-- Start of Given text --
I moved to NYC with great hopes. And I am not disappointed. This is the city to be in: the progressive capital of the world, the capital of the world, period. Every time I walk the streets, every time I ride the train, I fall in love with the city all over again.

I came into the city to cultivate my business ideas, and I even met a venture capitalist who claimed to have met Bill Gates in 1983, before he became Bill Gates. Recently I got another feeler out of the blue from another venture capitalist in California. But what has ended up taking almost all my time has been Nepal. When the Maoists declared their unilateral ceasefire, I showed up at the Public Advocate candidate Norman Siegel's campaign headquarters to volunteer: that was my idea of celebrating. It felt like I had my head under water for a long time, and finally I got to come up for air. I bumped into Heather and Leila there!

It is quite a lifestyle. You eat into your savings to do full time political work. But then it is not as reckless as it might look at first sight. Nepal is one of the top three hot spots on the planet. I am part of the peace conversation at the highest levels. If I can get myself more integrated, and if there is peace, I could end up a candidate for the Nobel Peace Prize. I mean, if this is like 1776 in Nepal and if a document I have written ends up the constitution of the country and turns it into the number one democracy on the planet, then what are you looking at? (Proposed Constitution)

That is not why I have been working on it: I got into it for emotional reasons. But the Nobel thing dawned onto me somewhere along the way. That would be a million dollars to perhaps start a company, or put it away in a solid investment portfolio and draw a modest annual $100,000 and dedicate myself full time to Dean 2008 as the volunteer Campaign Chair.

I am very proud of the work I have been doing for Dean 2008, mostly at the level of ideas. And I am really proud of this spectrum I chalked out:

The Spectrum/Dialogue Concept Is Key To Power

I think this would be the least disruptive way of managing social change.

Getting involved with DFNYC has been central to my NYC move. I was beginning to feel a sense of belonging. But yesterday I broke off. I announced I was switching from DFNYC to hip hop.

Two nights back I went to this hip hop event. DFNYC Leila emailed me this free pass to the event. I have always loved dancing to this music. I just did not have a name for it. I mean I was aware of the term. But I had not put the two together. Too bad we did not bump into each other: the place was big. Like huge. I was so into it, some media types took my pictures.

By now DFNYC has become hard. There is this gap of communication. I have tremendous respect for the political knowledge and skill of the organization's two leaders, Heather and Tracey. But I believe there has come forth this communication meltdown.

For me it is all one continuum: face time, phone, email, blog entry. But even face time ease has evaporated. And I find the dichotomy between face time and the rest disconcerting. My land line number is on my homepage!

Race has to be discussed, gender has to be discussed. In detached ways. I think that throws a lot of my comrades off balance. And then my ideas at the blog can also get disconcerting. The organization appears reluctant to get out of the groove, its set patterns, the comfort zone.
-- End of Given text --
-- Start of Data extract --
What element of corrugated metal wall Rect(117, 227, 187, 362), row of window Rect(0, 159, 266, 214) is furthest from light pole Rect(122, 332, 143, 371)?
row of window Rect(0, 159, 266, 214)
-- End of Data extract --
Directives:
A: In the text about life in NYC, condense the paragraph beginning "By now DFNYC has become hard" into two sentences that keep its main facts.
B: Reproduce word for word the part of the text about life in NYC starting at "The Spectrum/Dialogue Concept" and ending at "to hip hop.".

Responses by task:
A: DFNYC has become hard because of a gap in communication. The writer has tremendous respect for the political knowledge and skill of the organization's two leaders, Heather and Tracey, but believes a communication meltdown has come about.

B:
The Spectrum/Dialogue Concept Is Key To Power

I think this would be the least disruptive way of managing social change.

Getting involved with DFNYC has been central to my NYC move. I was beginning to feel a sense of belonging. But yesterday I broke off. I announced I was switching from DFNYC to hip hop.